[START OF Record excerpts]

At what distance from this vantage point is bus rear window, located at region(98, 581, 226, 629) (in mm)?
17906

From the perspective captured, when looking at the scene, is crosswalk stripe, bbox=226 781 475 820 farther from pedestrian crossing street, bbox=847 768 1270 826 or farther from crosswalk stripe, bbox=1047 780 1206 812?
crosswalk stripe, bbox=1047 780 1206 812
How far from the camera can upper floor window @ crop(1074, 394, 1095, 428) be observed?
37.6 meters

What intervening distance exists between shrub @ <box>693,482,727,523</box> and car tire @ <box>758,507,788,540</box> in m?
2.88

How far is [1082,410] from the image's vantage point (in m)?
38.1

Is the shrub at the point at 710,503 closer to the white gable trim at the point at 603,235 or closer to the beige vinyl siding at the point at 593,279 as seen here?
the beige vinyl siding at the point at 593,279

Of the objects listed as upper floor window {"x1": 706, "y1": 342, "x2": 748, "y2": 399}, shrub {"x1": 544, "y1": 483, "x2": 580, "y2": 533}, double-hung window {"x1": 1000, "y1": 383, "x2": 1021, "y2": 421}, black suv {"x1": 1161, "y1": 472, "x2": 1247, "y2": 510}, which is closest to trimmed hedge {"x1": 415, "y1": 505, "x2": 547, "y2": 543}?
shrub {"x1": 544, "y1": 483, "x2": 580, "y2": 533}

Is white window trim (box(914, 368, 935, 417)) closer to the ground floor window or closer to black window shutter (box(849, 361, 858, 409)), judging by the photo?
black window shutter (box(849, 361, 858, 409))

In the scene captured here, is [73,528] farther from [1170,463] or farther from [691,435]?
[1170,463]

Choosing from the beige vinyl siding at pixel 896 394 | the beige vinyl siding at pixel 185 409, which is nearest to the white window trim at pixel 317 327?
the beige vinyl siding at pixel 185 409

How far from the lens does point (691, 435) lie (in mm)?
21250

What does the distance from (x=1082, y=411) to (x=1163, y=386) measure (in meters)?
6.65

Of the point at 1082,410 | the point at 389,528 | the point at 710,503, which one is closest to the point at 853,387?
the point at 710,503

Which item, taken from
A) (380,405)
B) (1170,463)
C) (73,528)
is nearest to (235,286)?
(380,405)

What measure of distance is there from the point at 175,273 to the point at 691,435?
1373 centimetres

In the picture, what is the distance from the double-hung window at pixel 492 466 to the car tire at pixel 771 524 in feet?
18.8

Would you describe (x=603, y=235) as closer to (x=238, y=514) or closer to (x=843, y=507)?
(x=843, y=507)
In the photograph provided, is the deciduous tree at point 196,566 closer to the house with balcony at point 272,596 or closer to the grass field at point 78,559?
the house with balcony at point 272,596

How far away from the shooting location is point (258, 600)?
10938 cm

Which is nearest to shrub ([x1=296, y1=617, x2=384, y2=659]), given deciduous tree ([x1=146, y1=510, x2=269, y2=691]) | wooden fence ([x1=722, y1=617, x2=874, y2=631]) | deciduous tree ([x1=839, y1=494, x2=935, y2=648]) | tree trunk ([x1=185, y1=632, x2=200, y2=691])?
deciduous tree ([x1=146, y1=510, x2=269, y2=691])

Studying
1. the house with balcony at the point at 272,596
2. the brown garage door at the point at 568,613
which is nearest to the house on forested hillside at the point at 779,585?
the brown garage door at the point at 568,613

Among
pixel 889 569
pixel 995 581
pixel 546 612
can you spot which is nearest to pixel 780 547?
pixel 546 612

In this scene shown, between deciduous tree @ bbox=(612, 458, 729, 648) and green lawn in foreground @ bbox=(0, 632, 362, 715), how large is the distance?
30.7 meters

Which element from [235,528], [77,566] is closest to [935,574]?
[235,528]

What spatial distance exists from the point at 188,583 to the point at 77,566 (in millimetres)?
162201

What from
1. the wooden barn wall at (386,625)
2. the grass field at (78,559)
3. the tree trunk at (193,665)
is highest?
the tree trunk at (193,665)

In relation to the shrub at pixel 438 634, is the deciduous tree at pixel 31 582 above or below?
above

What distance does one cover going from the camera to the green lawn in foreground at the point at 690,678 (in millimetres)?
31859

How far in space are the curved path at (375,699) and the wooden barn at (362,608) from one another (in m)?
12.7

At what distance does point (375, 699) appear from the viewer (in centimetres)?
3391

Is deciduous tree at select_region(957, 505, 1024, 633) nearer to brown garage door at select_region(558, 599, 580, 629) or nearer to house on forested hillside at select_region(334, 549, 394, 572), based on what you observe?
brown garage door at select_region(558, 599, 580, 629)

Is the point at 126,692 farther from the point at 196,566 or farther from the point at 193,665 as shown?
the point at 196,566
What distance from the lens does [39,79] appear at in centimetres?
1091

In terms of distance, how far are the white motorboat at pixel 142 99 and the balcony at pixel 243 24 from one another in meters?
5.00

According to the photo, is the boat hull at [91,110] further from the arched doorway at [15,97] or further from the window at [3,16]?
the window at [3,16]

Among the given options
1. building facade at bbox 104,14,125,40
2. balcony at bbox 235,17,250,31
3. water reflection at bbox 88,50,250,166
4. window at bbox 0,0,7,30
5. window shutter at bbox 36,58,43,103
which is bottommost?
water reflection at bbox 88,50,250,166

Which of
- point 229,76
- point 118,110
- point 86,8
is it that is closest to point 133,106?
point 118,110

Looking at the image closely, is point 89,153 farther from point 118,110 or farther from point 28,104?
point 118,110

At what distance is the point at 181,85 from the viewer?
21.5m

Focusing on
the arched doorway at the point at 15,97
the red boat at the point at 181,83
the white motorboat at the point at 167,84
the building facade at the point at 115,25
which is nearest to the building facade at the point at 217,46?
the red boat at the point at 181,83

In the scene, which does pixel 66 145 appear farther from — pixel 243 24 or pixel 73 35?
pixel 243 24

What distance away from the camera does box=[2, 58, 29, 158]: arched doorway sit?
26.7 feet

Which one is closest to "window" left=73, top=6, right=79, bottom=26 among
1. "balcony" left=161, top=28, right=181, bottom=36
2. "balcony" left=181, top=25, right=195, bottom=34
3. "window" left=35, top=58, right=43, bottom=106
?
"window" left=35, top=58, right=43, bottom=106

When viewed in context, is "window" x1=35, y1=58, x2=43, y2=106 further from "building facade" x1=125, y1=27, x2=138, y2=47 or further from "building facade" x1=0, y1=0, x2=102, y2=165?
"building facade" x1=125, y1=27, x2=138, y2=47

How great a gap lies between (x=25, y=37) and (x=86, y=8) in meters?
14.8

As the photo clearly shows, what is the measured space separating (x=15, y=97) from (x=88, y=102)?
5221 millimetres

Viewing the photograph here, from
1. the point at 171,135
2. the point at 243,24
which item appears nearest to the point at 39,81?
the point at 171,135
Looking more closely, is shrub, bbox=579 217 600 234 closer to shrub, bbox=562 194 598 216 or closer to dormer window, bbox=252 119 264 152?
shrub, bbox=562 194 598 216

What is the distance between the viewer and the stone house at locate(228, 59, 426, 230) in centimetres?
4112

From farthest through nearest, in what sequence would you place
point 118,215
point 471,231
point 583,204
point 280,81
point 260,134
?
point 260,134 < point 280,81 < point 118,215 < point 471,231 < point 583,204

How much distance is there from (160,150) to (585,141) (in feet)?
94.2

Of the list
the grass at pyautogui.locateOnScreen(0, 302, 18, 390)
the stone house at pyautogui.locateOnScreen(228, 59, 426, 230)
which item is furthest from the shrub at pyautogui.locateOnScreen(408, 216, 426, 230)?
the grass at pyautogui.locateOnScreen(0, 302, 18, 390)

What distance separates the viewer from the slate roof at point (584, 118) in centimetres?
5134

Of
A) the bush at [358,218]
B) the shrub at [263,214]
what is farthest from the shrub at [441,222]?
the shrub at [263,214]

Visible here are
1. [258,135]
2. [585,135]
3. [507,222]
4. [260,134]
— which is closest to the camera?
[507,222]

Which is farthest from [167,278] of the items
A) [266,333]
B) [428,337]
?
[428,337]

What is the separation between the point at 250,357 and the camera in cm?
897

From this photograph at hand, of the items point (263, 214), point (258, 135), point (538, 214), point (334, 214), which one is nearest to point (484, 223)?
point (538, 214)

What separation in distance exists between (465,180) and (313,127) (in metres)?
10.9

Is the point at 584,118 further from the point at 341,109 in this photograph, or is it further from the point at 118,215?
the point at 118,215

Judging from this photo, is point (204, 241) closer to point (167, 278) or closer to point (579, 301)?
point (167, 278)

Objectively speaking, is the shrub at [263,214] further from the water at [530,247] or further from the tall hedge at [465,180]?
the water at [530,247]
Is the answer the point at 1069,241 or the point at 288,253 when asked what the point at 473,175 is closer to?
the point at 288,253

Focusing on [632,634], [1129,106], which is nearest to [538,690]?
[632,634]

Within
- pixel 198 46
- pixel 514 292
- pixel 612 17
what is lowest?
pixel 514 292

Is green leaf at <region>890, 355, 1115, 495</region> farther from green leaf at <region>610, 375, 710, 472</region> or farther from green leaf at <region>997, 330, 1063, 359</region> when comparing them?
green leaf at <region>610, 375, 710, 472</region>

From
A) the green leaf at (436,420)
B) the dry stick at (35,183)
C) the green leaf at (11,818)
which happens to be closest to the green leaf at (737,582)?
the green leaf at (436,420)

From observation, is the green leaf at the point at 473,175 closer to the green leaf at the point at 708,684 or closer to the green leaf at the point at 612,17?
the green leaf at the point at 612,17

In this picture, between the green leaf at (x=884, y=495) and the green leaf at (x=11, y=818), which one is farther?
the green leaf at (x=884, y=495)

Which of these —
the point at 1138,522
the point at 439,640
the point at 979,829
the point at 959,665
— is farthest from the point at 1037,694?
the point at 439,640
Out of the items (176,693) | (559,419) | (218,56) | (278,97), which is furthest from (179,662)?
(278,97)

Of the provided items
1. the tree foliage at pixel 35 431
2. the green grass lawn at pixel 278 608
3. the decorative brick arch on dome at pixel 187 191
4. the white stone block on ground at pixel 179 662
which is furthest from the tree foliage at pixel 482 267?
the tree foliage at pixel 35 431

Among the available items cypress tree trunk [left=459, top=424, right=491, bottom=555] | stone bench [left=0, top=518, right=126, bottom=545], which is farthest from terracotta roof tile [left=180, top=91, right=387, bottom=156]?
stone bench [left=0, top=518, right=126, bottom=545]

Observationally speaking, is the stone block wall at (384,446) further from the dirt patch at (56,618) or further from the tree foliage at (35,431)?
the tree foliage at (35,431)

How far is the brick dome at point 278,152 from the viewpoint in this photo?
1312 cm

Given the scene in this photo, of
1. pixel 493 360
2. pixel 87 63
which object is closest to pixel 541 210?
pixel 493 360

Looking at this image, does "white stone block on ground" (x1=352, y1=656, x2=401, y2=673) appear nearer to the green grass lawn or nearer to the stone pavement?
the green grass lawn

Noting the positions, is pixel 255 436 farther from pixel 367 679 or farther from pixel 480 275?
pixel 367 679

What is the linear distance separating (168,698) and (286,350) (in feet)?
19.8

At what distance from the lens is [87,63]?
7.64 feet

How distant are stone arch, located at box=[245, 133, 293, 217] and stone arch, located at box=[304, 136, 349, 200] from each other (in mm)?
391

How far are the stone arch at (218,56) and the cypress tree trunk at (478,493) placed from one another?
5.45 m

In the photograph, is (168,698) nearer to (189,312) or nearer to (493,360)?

[END OF Record excerpts]

> _Set task_
Output the lines from the line containing "Looking at this" to the end, both included; add nothing.

> _Solution below_
Looking at this image, does "white stone block on ground" (x1=352, y1=656, x2=401, y2=673) appear nearer to the green grass lawn or nearer to the stone pavement?
the green grass lawn

Noting the positions, is pixel 255 436 farther from pixel 367 679 or farther from pixel 480 275?
pixel 367 679

What is the linear distance separating (168,698) and (286,350) (in feet)?
19.8

At what distance from the lens is [87,63]?
7.64 feet

How distant are stone arch, located at box=[245, 133, 293, 217] and stone arch, located at box=[304, 136, 349, 200] from each other (in mm)?
391

How far are the stone arch at (218,56) and the cypress tree trunk at (478,493) placed from one another?
5.45 m

In the photograph, is (168,698) nearer to (189,312) or nearer to (493,360)?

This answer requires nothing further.